**DESCRIPTION OF THE TASK**:
Quote, without any change, the line that contains "Sir Paul McCartney" and all lines that follow it to the end of the data below.
*** Opening DATA IN THIS EXERCISE ***
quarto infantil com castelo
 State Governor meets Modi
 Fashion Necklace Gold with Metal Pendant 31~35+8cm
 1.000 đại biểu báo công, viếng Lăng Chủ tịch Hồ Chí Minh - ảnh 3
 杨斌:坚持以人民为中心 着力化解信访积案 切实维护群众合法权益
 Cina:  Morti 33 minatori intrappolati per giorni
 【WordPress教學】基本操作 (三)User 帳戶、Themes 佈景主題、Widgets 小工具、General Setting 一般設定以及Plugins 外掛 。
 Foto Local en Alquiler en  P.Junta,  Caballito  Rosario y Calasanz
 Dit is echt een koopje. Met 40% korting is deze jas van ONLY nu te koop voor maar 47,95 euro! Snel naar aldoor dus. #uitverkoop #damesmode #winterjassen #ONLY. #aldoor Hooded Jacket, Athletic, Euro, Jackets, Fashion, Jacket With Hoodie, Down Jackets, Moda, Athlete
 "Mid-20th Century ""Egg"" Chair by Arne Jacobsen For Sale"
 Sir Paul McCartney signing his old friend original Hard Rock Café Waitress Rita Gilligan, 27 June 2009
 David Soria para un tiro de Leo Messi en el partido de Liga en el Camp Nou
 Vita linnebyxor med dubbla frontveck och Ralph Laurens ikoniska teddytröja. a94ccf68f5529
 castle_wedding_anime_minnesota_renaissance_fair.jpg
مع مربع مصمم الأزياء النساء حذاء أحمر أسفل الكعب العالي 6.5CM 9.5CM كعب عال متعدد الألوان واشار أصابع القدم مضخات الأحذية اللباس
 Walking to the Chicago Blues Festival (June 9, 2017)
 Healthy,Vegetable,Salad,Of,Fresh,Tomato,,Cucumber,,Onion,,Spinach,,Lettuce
*** Closing DATA IN THIS EXERCISE ***
**EXERCISE RESPONSE**:
 Sir Paul McCartney signing his old friend original Hard Rock Café Waitress Rita Gilligan, 27 June 2009
 David Soria para un tiro de Leo Messi en el partido de Liga en el Camp Nou
 Vita linnebyxor med dubbla frontveck och Ralph Laurens ikoniska teddytröja. a94ccf68f5529
 castle_wedding_anime_minnesota_renaissance_fair.jpg
مع مربع مصمم الأزياء النساء حذاء أحمر أسفل الكعب العالي 6.5CM 9.5CM كعب عال متعدد الألوان واشار أصابع القدم مضخات الأحذية اللباس
 Walking to the Chicago Blues Festival (June 9, 2017)
 Healthy,Vegetable,Salad,Of,Fresh,Tomato,,Cucumber,,Onion,,Spinach,,Lettuce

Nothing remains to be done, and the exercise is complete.